How can I show the function below is bounded (In particular, less or equal than $\frac{1}{2}$)?

Question

$$f: \mathbb R \rightarrow \mathbb R \quad with \quad f(\theta) =\begin{cases} \frac{1}{\theta^2}log\left\{ \frac{e^{\theta} + e^{-\theta}}{2} \right\}, \theta \neq 0 \\ 1/2, \theta = 0 \end{cases}.$$

My attempts:

1rst: I tried to proove f is differentiable at $x=0,$ but the computations grew really fast. My plan was to show the derivative at zero is zero;

2nd: I differentiate $f$ for $\theta \neq 0.$ I was looking forward proving it is decreasing for $\theta > 0$ and increasing for $\theta < 0.$ But I couldn't deal with the inequalities that emerged;

3rd: I tried to use a reductio ad absurdum argument, but I couldn't conclude the absurd I was searching for;

4th: since a injective continuous function must be monotone, I came up with the idea of proving $f$ is injective in $(0, \infty)$ and $(-\infty,0).$ But the expressions wered really tough to struggle with.

Answer 1

Hint:

(written before the question was modified to explicitly ask for a proof that the upper bound of $f$ is $\frac{1}{2}$)

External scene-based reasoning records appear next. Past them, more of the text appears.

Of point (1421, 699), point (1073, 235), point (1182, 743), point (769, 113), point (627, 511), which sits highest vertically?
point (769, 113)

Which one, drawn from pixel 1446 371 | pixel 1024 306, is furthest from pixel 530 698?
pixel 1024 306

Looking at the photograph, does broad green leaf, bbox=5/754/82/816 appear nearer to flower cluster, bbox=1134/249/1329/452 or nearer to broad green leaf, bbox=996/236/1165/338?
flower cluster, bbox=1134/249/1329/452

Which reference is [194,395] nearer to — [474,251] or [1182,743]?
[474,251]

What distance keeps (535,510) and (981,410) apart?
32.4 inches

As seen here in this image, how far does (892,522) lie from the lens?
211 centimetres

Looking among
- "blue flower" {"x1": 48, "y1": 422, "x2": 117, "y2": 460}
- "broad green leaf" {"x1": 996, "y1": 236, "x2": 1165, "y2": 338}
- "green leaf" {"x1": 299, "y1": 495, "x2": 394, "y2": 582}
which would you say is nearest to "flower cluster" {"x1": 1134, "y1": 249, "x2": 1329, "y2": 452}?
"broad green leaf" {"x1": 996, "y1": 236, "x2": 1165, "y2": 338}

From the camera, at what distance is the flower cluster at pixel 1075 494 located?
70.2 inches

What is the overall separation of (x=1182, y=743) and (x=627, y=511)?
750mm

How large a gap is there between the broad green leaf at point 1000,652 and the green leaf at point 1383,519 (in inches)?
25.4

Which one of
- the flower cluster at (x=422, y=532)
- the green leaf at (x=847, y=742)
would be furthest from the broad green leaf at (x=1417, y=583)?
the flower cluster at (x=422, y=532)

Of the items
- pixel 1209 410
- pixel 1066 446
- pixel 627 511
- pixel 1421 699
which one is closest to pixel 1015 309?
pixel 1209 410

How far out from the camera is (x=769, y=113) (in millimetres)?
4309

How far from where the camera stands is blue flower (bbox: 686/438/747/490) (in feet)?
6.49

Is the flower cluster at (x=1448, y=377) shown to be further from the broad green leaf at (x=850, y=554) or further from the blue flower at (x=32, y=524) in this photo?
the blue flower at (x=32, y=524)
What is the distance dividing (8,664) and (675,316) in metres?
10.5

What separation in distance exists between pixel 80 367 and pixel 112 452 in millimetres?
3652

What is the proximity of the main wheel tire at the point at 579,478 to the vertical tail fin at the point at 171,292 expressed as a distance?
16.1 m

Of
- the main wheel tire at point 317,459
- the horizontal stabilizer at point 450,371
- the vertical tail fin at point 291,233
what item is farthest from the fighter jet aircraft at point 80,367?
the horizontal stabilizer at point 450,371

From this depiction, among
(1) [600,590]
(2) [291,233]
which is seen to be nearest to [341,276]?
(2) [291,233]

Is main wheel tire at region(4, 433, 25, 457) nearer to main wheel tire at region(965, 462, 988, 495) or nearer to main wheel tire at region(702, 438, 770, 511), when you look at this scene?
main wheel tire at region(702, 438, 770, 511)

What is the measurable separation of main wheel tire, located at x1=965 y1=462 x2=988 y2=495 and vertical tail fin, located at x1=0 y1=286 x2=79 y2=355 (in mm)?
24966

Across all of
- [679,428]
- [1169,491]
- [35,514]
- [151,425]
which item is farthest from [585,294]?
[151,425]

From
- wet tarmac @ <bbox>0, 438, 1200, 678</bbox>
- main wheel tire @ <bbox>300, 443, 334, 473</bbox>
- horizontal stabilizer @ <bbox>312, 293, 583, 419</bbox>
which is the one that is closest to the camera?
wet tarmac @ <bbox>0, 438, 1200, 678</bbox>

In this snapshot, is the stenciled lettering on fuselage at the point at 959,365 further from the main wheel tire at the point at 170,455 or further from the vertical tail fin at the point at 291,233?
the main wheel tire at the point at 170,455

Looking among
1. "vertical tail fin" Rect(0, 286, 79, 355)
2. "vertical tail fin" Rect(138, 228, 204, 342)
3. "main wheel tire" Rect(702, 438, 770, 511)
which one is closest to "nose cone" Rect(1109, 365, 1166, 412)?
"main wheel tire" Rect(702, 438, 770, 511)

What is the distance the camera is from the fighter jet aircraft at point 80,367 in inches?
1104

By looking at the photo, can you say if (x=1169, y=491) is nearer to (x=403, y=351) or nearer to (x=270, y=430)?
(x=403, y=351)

• Show that, for $\theta\ge 1$, we have $0\le f(\theta)\le \frac{1}{\theta^2}\log e^\theta=\frac{1}{\theta}\le 1$.
• $f$ is an even function, so similarly, for $\theta \le -1$, we have $0\le f(\theta)\le 1$.
• Prove that $\lim_{\theta\to 0}f(\theta)=f(0)$, which means that $f$ is continuous in $\theta=0$. (For example, use L'Hospital's rule twice.) In other points $\theta\ne 0$ it is continuous as a composition of continuous functions. That will make $f$ continuous on the whole $\mathbb R$, and in particular on $[-1, 1]$. Due to the Extreme value theorem, it is then bounded on $[-1, 1]$.
• Being bounded on $(-\infty, -1]$, $[-1, 1]$, and $[1, +\infty)$, the function is bounded on the whole of $\mathbb R$.

Answer 2

Please see cosh x inequality for proofs that $\cosh x =\frac{e^x+e^{-x}}{2}\le e^\frac{x^2}{2}$. By taking $\log$ of both sides, and then dividing by $x^2$, we get: $\log\left\{\frac{e^x+e^{-x}}{2}\right\}\le \frac{x^2}{2}$, or $\frac{1}{x^2}\log\left\{\frac{e^x+e^{-x}}{2}\right\}\le\frac{1}{2}$ for every $x\in\mathbb R, x\ne 0$. The case $x=0$ is trivial.